---------- Excerpted data ----------

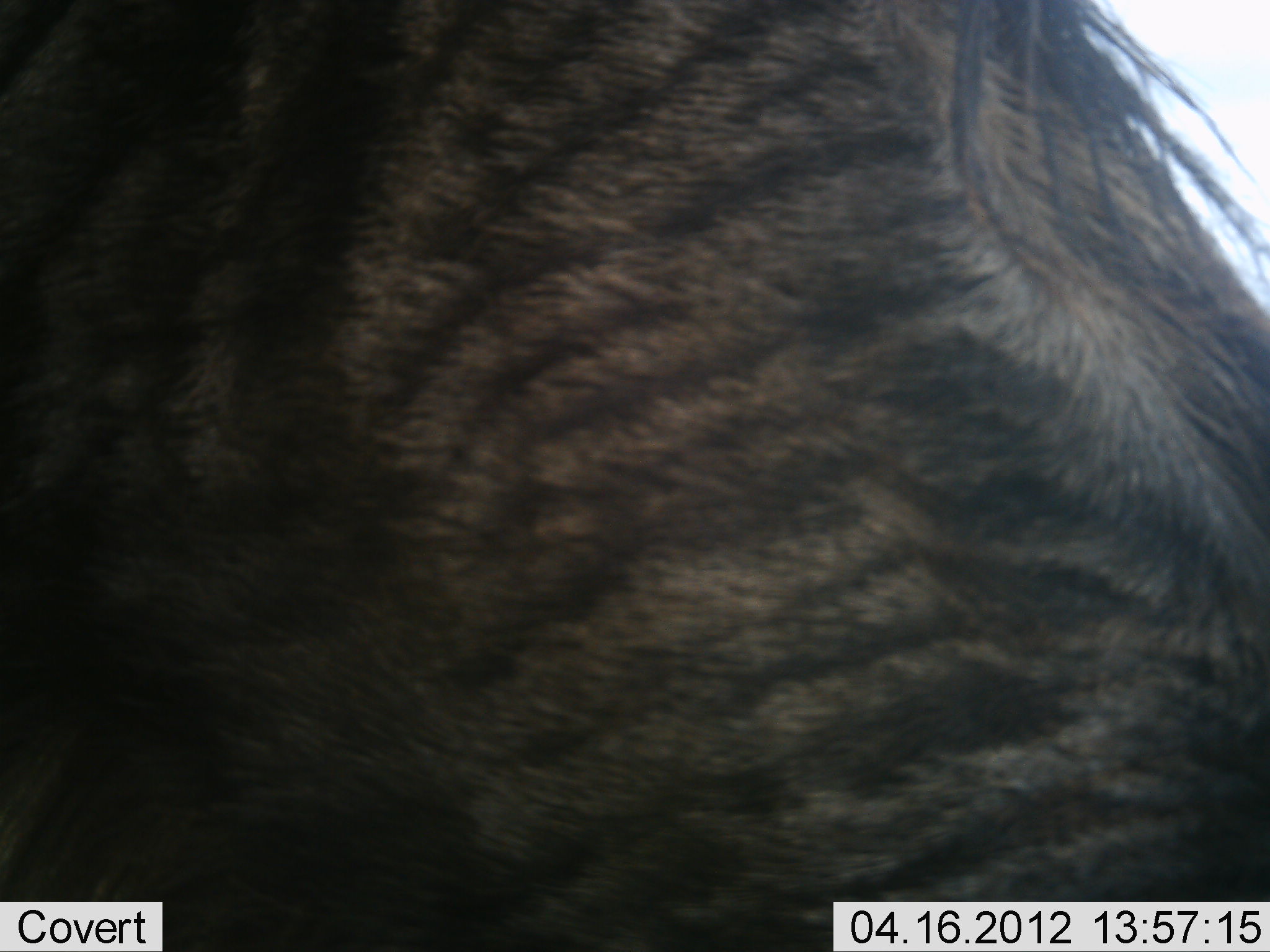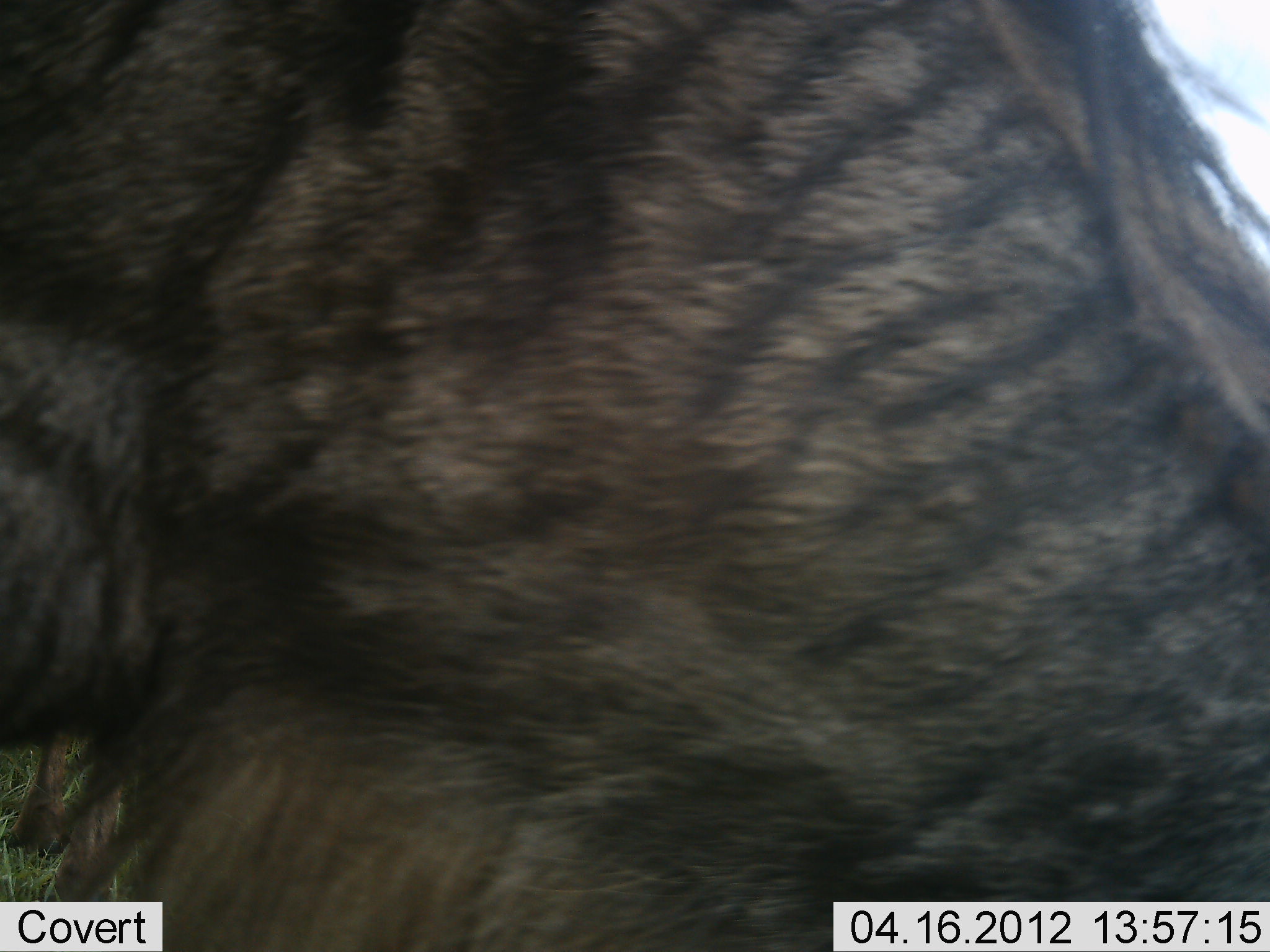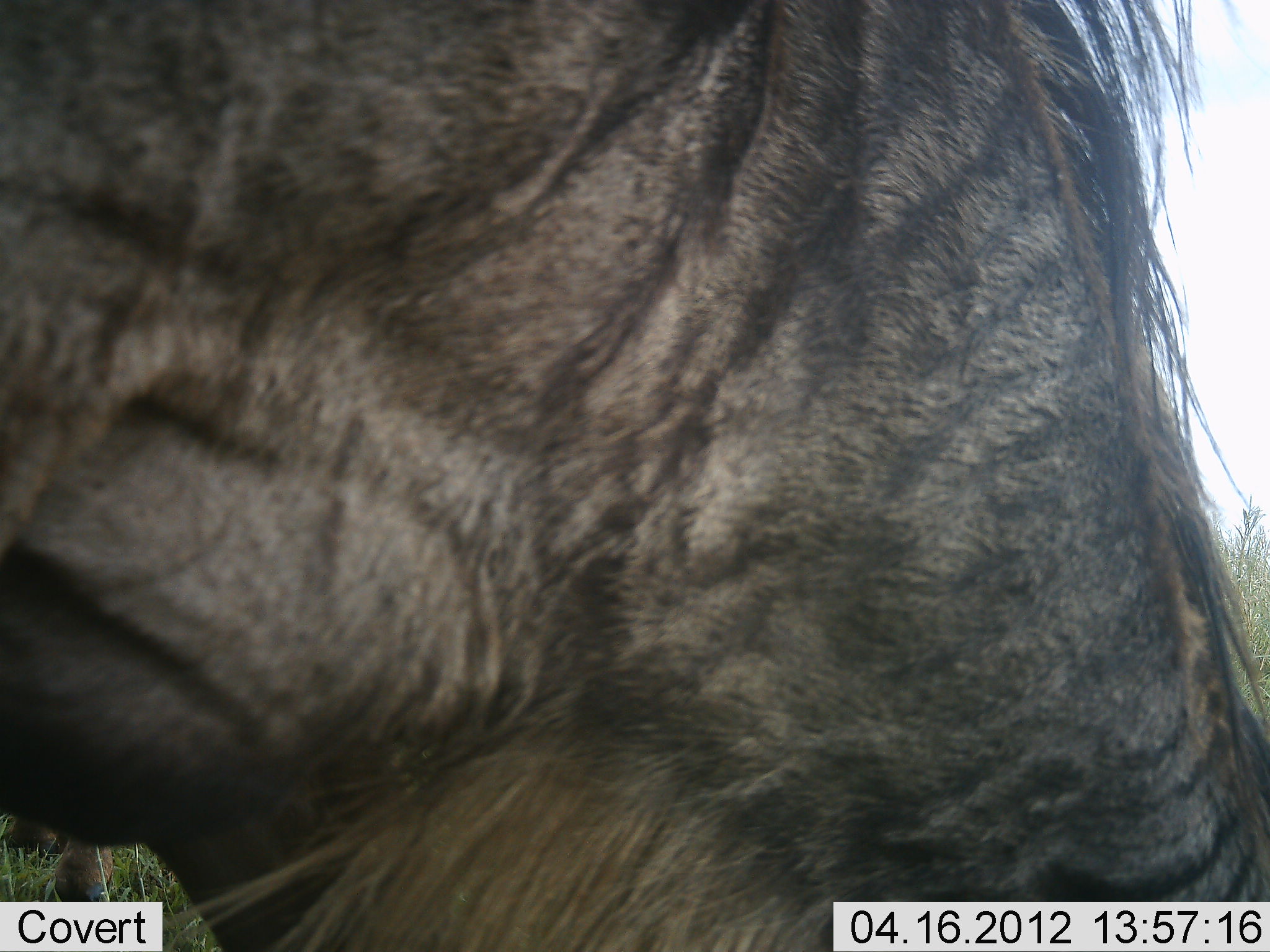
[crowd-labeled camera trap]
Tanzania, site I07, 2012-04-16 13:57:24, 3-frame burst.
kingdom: Animalia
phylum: Chordata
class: Mammalia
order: Artiodactyla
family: Bovidae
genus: Connochaetes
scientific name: Connochaetes taurinus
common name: blue wildebeest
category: wildebeest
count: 1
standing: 56%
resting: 0%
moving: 12%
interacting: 0%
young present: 0%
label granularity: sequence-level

----------

Exercise objective
Set down, word for word, only the lines running from the line with "common name: blue wildebeest" to the last line of the listing above. Both of those lines belong in your answer.

Answer section
common name: blue wildebeest
category: wildebeest
count: 1
standing: 56%
resting: 0%
moving: 12%
interacting: 0%
young present: 0%
label granularity: sequence-level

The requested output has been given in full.